Joe Lawrence was from Channel but Julia was from another community along the southwest coast of Newfoundland. While Joe lived into the late 1980s, Julia died more than thirty years earlier and Sylvia's memories of her are closely tied to the house where she lived, a house with a great deal of character.
This house had a beautiful garden where Julia grew gorgeous dahlias. She also grew rhubarb and gooseberries. It was an incredible feat to have a garden in that area because the houses were built on solid rock. Julia was a great gardener and worked hard to build up the soil for her garden.
Julia made the best thin apricot pies out of dried apricots and cooked them on plates in the oven of the wood stove. Her meals were delicious and the food was plentiful.
Julia was a robust woman with dark curly hair.

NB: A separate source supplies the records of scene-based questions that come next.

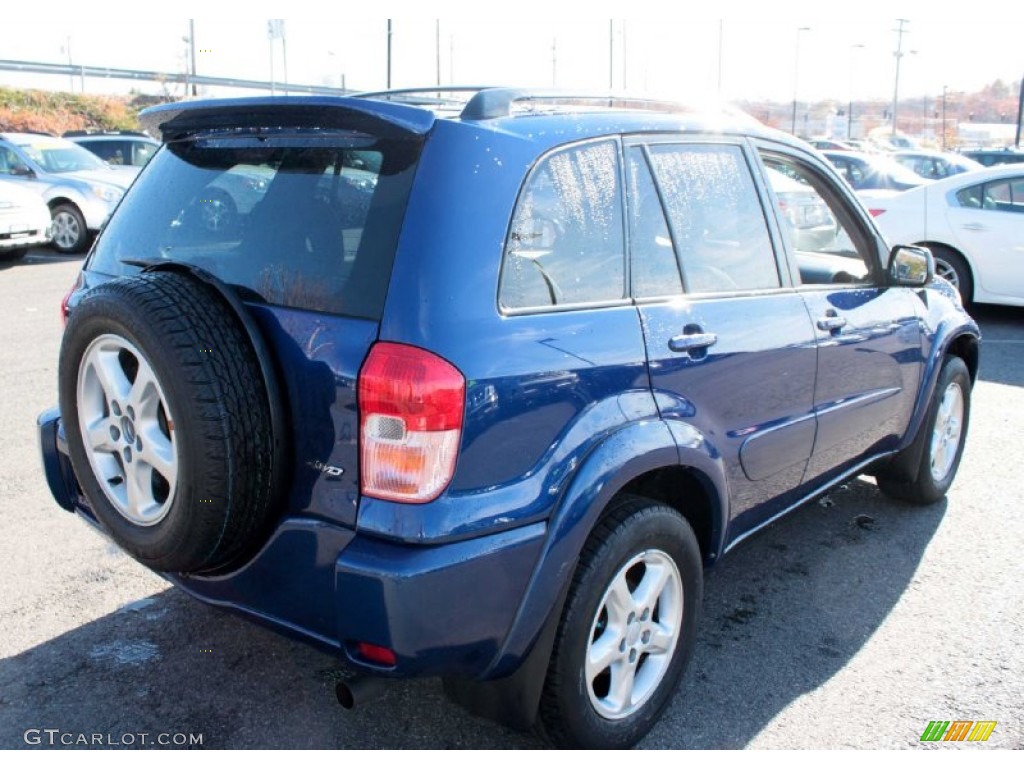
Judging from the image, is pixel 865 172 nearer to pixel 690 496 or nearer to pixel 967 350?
pixel 967 350

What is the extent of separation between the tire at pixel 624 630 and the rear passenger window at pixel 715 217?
0.81 metres

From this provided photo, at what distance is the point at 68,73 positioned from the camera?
154 ft

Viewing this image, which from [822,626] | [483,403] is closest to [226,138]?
[483,403]

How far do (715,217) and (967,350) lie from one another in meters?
2.43

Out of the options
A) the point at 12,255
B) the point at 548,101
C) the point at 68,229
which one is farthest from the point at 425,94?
the point at 68,229

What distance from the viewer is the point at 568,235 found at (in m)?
2.73

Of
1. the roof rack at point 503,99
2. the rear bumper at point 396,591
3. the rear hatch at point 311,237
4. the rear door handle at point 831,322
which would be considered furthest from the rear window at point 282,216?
the rear door handle at point 831,322

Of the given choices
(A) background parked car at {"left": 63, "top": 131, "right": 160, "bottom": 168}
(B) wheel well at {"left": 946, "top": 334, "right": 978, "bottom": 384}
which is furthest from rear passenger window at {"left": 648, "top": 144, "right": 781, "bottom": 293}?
(A) background parked car at {"left": 63, "top": 131, "right": 160, "bottom": 168}

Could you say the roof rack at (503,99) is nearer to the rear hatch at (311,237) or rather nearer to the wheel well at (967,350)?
the rear hatch at (311,237)

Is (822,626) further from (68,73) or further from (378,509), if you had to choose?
(68,73)

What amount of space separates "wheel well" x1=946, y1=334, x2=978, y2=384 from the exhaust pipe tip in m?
3.49

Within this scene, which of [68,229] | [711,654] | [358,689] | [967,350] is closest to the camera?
[358,689]

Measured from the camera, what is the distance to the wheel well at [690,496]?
9.88 ft

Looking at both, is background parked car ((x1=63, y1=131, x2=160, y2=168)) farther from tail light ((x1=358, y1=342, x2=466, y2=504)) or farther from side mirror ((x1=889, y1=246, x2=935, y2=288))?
tail light ((x1=358, y1=342, x2=466, y2=504))
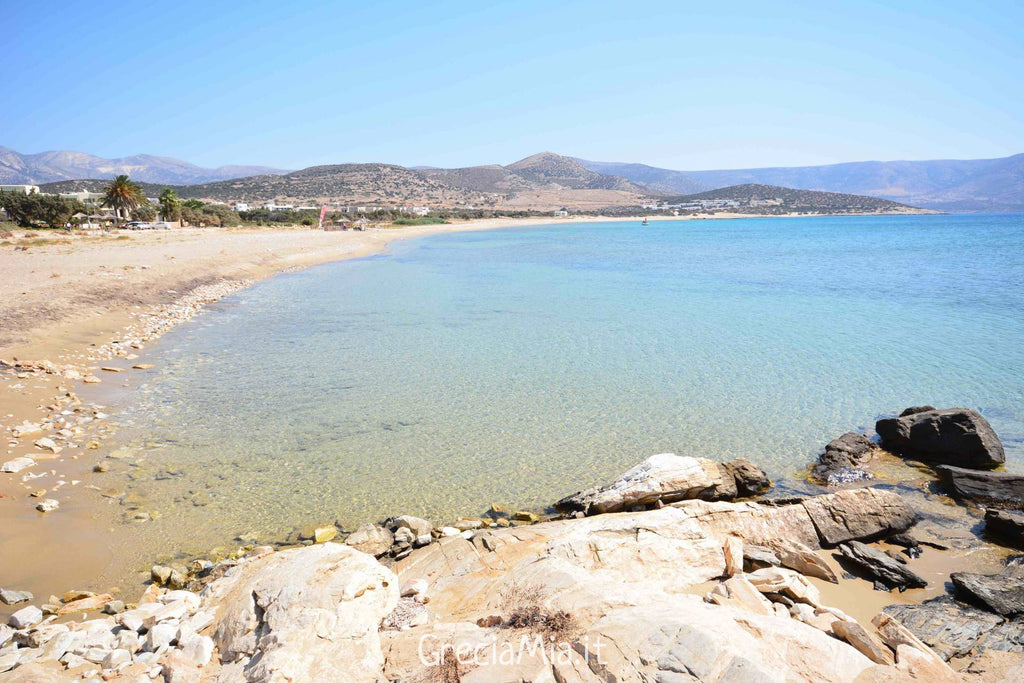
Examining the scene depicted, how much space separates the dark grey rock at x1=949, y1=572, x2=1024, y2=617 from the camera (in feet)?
16.2

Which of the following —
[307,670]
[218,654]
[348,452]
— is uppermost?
[307,670]

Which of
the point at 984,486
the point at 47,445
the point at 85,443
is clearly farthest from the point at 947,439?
the point at 47,445

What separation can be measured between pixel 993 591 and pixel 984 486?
3.08 metres

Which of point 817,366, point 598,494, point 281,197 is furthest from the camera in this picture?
point 281,197

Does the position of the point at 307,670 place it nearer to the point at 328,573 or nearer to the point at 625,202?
the point at 328,573

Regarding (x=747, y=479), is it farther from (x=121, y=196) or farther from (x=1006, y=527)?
(x=121, y=196)

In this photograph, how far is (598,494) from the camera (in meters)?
7.04

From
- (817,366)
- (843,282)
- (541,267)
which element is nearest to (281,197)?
(541,267)

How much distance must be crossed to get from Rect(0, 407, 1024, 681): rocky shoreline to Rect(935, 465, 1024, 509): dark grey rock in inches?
18.6

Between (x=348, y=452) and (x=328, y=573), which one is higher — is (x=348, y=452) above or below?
below

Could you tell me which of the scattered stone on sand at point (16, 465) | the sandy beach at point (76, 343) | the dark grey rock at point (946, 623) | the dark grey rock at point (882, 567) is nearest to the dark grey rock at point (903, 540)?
the dark grey rock at point (882, 567)

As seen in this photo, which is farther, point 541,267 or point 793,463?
point 541,267

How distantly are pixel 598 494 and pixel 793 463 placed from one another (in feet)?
11.9

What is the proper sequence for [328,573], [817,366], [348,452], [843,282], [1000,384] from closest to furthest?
[328,573] → [348,452] → [1000,384] → [817,366] → [843,282]
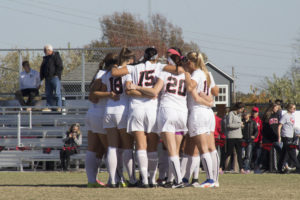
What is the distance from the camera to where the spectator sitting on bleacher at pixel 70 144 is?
18.9m

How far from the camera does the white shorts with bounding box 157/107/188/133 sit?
1002cm

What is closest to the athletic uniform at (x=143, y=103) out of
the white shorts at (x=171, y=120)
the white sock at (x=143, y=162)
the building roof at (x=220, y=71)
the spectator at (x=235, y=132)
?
the white shorts at (x=171, y=120)

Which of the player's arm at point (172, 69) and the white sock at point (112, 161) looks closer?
the player's arm at point (172, 69)

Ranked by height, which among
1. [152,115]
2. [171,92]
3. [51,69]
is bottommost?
[152,115]

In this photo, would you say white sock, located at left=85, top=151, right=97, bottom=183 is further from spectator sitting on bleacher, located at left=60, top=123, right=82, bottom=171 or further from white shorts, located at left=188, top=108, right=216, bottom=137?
spectator sitting on bleacher, located at left=60, top=123, right=82, bottom=171

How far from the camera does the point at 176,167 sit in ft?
32.9

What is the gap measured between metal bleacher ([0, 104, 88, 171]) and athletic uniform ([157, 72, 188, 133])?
9615 millimetres

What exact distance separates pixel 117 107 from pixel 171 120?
85 centimetres

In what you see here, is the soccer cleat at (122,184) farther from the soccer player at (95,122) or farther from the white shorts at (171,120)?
the white shorts at (171,120)

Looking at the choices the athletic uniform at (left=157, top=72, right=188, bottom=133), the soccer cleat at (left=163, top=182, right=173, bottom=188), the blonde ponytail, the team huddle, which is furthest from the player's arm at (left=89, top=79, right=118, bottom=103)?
the soccer cleat at (left=163, top=182, right=173, bottom=188)

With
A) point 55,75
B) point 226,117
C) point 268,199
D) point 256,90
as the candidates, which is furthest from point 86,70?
point 256,90

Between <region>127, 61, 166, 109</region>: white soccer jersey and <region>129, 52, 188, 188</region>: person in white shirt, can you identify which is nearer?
<region>129, 52, 188, 188</region>: person in white shirt

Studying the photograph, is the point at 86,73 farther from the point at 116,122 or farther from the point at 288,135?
the point at 116,122

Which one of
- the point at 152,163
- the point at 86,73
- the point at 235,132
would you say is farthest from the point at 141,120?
the point at 86,73
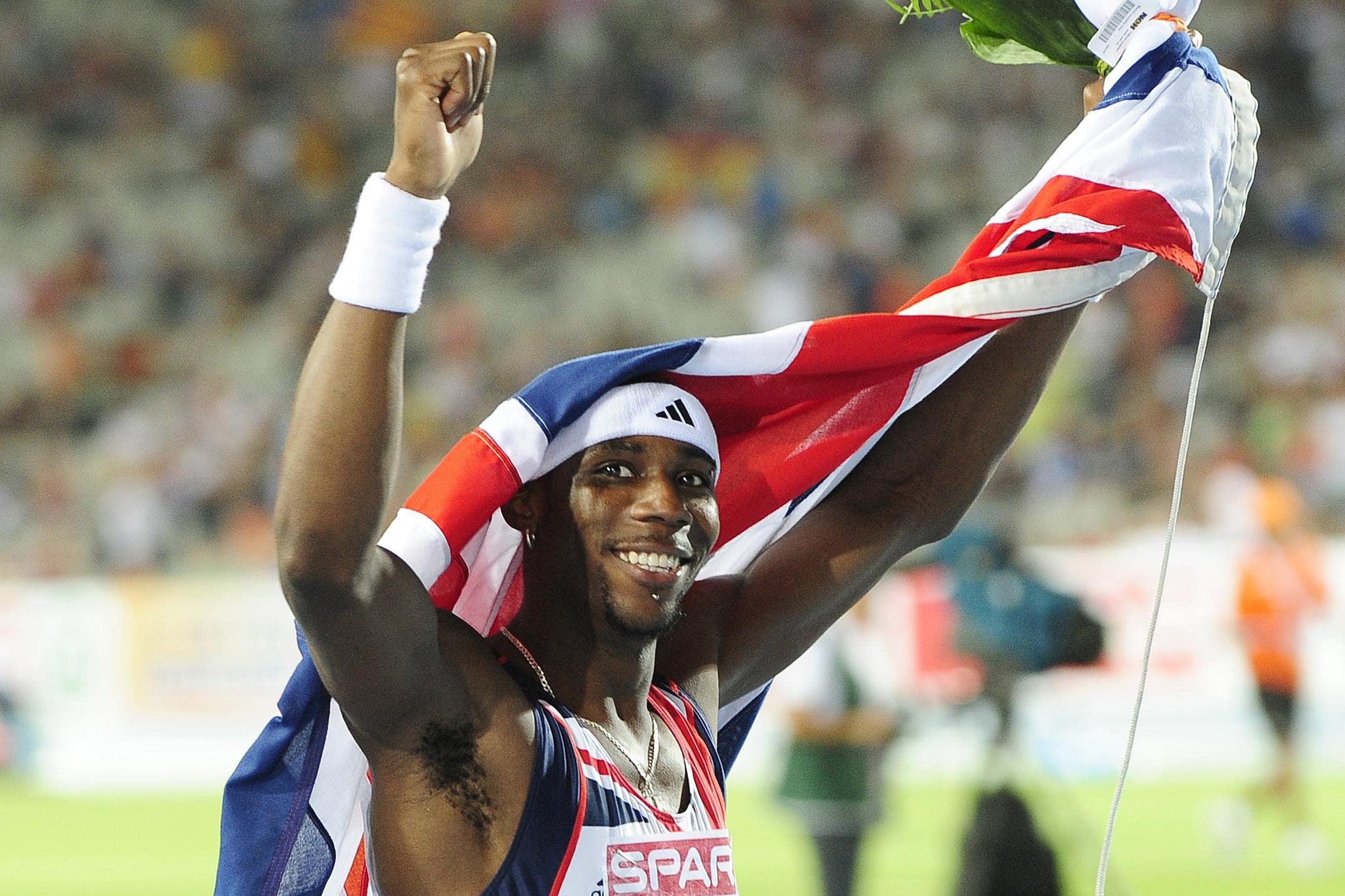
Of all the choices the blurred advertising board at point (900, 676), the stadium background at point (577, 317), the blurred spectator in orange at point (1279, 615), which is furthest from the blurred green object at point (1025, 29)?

She was good to Sylvia and though she shouted at her own children, Julia didn't once raise her voice to Sylvia. Dick, Carl and Sylvia, were close in age to the youngest of Julia's own children. Julia's youngest child, Clarinda was a year younger than Dick and a year older than Sylvia. Sylvia’s mother, Classie, was Julia and Joe’s oldest child. While she loved all three of her grandchildren, Julia's favourite was the oldest grandchild, Dick. He could do no wrong according to Julia.
Joe purchased their house with gold pieces which he saved by working on a ship. Later he was a conductor with the Newfoundland Railway. Julia kept the house immaculately and it was a huge house to tend. It had three levels, with the attic holding a hot water tank. This was an exceptional feature in a Newfoundland home for that time. The attic was also the storage place for mats in the summer and wool for carding.
The second level had three bedrooms, two of which had fireplaces. There was also a huge bathroom with a sink, toilet and bathtub. This was unusual as well, to have a bathroom but especially one so large and well equipped. The hall on this floor was wide enough that Julia had a bed under the hall window for guests if needed.
The unique thing about the main floor was that it had two kitchens, one for summer and one for winter use. It also had two verandas front and back, one covered with windows all around where Julia kept wicker furniture, the other had a covered deck. The living and dining rooms on the main floor were not used until the minister visited, like in so many Newfoundland homes. Only special guests ever got into those rooms.
There was a wash house on the main level as well, what we call a laundry room today. There Julia kept her wash tub and a stove for heating water in addition to the hot water provided from the hot water tank. This wash house had a table and chairs where the family ate on wash days.
In summer they ate in the summer kitchen which lacked a stove, and the rest of the year, in the winter kitchen which was warmer and had the cook stove. There was a huge window in the winter kitchen. Julia set up her rug hooking frame under that window and hooked her mats out of scraps of material. She took the mats across the Lower Road, path really, to the shoreline and washed them on the beach.
Joe's motor boat was pulled ashore on that beach. He used this boat for fishing or going to work at the railway, motoring around the point of land in Channel and steering along the coastline to the train station. Sylvia's older brother, Dick, often went in the boat with his grandfather. The lobsters were so plentiful that the two speared them from the boat. On one such trip Joe's motor cut out and he couldn't get it working again. As they drifted closer and closer to the rocks, Dick thought they were going to die. Luckily Joe didn't give up on the motor and got it going just in time to save them from a rocky, watery demise.
People moved around by boat a great deal because roads were merely paths. They often used horse and cart as well however. Sylvia's father fell off the cart on his way home one day and broke his arm, in the 1930s version of a traffic accident.
Note: Richard (Dick) Mercer, Sylvia’s brother, died in 2016.